Rewrite the stretch of the Sochi column from "Please. I can" through "chance to get.", changing "accommodations" to "lodgings".
[[ Selected text, beginning ]]
Try covering Sochi from a cultural viewpoint

Since I was a chunky kid in grade school, I have enjoyed watching the Olympic games on television. The athleticism of the great competitors can leave me in awe.

When I was a reporter, I used to think it would be an honor and a great privilege to cover either the winter or summer Olympics. So I am slightly annoyed at the complaining and wry observations coming from some journalists who are in Sochi covering the 2014 Winter Olympics.

If you haven’t seen or heard about it, go to Twitter and search under the hashtag “SochiProblems.” There are dozens of posts from journalists on-the-scene in Russia, tweeting photos of side-by-side toilets and toilet-seat covers not installed properly. Some of the rooms have curtain rods that are broken and door handles that don’t work properly. There are hundreds of tweets pouring in from people who are amused by it and are retweeting and adding their own commentaries.

Please. I can understand the need to inform people about the dirty water flowing from faucets, or the cramped quarters for some of the athletes. Those are the makings of a news story. But reporters amplifying their Seinfeld-like musings about their own accommodations appears self-absorbed; especially while on a highly prized assignment — one that some of their equally talented co-workers would jump at the chance to get.

They aren’t entirely to blame, however. Some of them are probably getting encouragement from their editors. If the writers are also blogging about their experiences, such entries about the quirky happenings at Sochi are likely driving online traffic to their news organization’s website.

Instead of making light of the situation, it should serve as an opportunity to step outside of one’s existence and see life through the eyes of another nation, another culture.
[[ Selected text, end ]]
[[ Information supplied, beginning ]]
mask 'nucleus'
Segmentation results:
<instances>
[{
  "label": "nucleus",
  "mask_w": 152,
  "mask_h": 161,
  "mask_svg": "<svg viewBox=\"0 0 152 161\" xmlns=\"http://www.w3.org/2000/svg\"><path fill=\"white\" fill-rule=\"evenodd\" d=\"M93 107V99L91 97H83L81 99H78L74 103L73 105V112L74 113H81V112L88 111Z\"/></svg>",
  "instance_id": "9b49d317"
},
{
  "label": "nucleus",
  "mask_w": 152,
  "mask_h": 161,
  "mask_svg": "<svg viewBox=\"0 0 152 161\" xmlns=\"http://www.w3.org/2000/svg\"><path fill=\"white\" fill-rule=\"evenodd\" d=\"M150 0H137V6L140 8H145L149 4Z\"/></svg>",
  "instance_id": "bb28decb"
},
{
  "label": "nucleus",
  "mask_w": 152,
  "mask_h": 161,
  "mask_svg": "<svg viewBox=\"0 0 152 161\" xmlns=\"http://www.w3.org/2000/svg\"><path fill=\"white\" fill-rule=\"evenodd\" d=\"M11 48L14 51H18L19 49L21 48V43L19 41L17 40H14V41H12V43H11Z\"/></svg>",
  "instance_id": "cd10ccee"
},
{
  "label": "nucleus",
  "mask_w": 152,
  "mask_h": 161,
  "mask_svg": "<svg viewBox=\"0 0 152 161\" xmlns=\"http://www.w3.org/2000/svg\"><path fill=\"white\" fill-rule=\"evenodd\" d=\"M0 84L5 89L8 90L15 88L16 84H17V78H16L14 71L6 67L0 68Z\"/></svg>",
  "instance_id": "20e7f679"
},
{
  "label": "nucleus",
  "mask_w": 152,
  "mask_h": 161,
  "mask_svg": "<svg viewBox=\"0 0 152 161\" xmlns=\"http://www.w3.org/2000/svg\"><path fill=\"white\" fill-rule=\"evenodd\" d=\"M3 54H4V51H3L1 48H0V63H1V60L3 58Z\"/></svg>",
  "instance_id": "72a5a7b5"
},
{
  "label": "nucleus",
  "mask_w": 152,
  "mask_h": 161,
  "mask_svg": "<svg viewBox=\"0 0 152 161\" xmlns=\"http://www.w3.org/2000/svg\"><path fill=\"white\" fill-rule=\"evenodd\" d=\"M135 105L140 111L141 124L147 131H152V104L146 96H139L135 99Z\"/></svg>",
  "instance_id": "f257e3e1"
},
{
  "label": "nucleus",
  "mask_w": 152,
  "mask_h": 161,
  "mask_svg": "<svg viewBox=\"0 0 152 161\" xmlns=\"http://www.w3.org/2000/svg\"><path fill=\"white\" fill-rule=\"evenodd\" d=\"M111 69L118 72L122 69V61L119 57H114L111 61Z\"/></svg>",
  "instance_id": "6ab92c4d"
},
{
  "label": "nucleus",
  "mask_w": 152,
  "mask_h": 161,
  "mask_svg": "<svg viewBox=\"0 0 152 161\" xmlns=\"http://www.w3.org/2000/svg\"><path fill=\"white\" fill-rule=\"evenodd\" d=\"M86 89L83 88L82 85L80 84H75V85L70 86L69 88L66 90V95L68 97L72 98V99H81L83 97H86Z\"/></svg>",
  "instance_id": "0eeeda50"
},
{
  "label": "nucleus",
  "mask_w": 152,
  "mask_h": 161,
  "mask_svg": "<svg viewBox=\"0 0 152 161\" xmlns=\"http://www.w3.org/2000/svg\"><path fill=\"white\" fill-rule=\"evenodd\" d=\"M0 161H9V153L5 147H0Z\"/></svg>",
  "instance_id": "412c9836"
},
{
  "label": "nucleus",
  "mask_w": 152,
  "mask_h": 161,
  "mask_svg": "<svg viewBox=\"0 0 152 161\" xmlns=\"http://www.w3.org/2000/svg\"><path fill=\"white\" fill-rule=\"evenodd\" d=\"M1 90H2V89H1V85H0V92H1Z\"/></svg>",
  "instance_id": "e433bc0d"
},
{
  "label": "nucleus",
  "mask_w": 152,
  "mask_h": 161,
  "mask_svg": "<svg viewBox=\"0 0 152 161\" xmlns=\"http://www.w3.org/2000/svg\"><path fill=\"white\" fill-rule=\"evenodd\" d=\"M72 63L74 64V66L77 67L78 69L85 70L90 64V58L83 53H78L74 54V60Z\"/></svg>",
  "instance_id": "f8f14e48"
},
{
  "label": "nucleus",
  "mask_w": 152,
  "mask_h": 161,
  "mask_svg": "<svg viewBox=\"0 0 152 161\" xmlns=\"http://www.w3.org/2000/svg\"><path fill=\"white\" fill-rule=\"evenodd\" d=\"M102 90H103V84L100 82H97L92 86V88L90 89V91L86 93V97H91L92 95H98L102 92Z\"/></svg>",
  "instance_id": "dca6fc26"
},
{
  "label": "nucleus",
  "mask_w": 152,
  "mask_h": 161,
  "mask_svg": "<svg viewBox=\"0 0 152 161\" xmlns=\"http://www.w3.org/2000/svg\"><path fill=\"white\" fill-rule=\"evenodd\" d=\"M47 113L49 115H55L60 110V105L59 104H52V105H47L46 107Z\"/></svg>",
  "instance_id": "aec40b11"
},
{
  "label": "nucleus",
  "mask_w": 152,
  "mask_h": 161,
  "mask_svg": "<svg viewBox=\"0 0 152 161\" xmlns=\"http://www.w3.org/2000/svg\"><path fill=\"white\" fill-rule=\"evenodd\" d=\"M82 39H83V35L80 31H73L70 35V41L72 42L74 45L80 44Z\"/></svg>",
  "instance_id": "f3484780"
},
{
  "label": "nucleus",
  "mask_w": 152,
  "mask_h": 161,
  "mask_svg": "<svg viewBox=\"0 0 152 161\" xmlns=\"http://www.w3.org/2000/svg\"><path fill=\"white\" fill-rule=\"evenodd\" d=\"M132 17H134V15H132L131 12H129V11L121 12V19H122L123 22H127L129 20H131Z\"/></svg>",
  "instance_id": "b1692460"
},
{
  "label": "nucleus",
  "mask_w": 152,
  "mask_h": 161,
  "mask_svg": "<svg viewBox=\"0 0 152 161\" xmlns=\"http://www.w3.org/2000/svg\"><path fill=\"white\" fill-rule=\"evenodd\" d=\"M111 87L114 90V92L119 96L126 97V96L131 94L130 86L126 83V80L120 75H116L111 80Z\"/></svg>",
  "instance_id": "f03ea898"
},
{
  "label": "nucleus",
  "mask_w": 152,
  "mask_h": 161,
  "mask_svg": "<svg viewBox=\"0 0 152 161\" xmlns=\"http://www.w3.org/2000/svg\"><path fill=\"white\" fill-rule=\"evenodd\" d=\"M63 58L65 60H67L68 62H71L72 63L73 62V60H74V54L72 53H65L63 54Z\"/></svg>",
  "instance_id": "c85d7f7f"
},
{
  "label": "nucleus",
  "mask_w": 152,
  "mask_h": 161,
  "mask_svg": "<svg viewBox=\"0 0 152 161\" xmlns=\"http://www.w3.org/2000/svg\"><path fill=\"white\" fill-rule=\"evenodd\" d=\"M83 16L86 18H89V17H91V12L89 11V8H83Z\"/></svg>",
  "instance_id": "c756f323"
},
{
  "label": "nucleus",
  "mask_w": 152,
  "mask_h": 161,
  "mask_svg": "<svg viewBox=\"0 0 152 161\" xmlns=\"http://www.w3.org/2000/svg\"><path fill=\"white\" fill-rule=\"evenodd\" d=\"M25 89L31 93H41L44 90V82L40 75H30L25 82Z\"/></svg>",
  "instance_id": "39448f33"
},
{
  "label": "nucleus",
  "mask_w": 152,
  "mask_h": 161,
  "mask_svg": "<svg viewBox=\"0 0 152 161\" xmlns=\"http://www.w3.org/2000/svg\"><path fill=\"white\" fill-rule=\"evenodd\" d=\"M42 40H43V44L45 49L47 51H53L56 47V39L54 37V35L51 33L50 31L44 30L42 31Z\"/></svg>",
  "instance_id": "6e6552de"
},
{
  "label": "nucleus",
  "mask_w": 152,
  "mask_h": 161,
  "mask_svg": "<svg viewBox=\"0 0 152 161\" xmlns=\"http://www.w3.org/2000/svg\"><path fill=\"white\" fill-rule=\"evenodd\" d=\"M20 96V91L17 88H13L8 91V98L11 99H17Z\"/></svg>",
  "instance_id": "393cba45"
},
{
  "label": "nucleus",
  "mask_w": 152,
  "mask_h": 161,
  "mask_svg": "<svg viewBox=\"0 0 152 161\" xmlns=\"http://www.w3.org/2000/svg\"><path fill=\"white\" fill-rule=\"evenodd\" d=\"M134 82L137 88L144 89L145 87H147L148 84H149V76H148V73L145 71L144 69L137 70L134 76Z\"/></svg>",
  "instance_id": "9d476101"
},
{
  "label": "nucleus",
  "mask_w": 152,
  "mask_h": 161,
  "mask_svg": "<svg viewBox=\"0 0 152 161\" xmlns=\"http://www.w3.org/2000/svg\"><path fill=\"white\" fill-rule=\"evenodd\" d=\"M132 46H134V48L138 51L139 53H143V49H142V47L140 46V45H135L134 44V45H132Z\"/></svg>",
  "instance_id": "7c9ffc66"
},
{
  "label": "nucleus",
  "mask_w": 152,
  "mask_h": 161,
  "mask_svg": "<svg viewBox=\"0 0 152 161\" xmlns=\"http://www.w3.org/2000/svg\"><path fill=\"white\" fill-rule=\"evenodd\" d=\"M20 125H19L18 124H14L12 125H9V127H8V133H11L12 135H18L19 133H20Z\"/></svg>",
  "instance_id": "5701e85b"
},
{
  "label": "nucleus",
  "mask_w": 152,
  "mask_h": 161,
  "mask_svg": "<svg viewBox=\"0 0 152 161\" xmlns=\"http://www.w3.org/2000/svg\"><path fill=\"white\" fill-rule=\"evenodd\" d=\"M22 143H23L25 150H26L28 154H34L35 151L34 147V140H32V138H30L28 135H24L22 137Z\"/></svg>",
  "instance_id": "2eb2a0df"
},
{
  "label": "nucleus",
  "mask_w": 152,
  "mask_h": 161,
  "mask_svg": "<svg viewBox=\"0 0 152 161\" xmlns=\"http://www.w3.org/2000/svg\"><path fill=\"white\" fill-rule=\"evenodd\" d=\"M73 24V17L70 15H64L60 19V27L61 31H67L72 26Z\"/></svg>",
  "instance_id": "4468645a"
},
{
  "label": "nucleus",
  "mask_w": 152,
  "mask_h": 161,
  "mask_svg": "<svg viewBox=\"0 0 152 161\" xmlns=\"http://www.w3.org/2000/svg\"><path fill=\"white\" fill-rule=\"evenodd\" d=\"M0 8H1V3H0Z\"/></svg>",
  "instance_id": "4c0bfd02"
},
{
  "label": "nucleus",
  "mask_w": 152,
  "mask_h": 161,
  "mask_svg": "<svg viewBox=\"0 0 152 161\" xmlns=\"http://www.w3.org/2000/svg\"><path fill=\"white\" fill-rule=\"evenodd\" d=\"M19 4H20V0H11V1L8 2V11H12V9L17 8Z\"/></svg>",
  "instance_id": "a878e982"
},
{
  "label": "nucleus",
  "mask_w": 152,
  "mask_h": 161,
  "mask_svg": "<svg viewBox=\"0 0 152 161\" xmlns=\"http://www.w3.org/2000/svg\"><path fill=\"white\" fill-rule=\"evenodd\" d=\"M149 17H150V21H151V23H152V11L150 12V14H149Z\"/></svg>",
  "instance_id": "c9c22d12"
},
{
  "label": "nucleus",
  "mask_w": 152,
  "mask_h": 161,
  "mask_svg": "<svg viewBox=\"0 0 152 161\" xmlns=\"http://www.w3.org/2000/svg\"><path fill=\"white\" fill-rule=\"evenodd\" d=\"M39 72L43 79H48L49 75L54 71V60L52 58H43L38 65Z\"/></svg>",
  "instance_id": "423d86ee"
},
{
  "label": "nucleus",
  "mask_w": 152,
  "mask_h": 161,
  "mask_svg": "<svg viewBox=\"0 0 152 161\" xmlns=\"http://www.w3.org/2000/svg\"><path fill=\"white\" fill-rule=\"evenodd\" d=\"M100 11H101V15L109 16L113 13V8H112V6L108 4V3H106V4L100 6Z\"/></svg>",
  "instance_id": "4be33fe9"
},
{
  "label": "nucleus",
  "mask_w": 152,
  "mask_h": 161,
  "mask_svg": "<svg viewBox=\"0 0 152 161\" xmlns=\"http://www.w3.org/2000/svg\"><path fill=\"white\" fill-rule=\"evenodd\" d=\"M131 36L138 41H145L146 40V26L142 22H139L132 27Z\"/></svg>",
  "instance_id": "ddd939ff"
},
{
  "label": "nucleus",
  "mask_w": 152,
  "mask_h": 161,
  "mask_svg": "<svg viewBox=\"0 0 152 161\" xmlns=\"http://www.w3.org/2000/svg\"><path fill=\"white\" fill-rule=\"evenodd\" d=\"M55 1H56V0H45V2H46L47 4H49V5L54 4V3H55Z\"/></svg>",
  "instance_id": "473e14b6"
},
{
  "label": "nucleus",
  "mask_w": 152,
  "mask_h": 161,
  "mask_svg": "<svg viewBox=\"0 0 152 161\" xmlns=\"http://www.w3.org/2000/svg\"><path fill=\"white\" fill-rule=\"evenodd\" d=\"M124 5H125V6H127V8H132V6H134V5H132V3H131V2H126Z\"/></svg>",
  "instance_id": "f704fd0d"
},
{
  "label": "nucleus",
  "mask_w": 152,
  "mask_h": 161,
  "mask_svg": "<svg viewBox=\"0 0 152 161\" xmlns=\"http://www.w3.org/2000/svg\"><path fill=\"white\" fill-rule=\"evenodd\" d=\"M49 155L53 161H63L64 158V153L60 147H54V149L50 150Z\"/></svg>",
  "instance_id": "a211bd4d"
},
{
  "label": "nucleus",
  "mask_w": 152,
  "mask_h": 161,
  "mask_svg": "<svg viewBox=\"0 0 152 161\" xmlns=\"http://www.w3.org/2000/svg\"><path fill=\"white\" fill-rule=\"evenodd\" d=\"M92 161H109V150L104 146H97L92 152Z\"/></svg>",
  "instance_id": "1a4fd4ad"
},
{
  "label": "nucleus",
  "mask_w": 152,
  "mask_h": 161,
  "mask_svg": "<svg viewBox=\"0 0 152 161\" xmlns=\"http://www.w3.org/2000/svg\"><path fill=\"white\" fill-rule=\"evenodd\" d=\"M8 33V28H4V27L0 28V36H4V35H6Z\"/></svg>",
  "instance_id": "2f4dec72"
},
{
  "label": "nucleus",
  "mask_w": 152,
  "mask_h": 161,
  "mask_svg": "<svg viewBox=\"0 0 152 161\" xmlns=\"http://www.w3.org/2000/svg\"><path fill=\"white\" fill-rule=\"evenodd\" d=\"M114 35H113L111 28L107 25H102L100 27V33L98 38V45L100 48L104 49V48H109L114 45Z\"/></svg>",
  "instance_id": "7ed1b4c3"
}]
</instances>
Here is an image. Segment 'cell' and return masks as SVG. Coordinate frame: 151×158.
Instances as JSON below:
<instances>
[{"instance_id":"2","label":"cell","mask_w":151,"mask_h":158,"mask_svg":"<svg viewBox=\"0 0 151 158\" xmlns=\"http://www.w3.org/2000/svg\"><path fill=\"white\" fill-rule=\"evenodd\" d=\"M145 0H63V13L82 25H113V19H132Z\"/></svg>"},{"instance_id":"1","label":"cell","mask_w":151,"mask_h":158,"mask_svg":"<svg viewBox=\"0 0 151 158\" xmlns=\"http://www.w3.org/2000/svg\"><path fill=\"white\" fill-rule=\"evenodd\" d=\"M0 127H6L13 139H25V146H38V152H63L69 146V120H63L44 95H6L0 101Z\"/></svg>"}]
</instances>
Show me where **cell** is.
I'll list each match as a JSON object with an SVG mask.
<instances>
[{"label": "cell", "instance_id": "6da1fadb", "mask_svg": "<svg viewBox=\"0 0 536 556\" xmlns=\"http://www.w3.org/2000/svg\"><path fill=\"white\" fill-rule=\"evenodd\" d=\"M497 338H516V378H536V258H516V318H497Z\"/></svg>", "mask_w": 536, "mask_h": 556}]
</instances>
[[ Information supplied, end ]]
## The answer:
Please. I can understand the need to inform people about the dirty water flowing from faucets, or the cramped quarters for some of the athletes. Those are the makings of a news story. But reporters amplifying their Seinfeld-like musings about their own lodgings appears self-absorbed; especially while on a highly prized assignment — one that some of their equally talented co-workers would jump at the chance to get.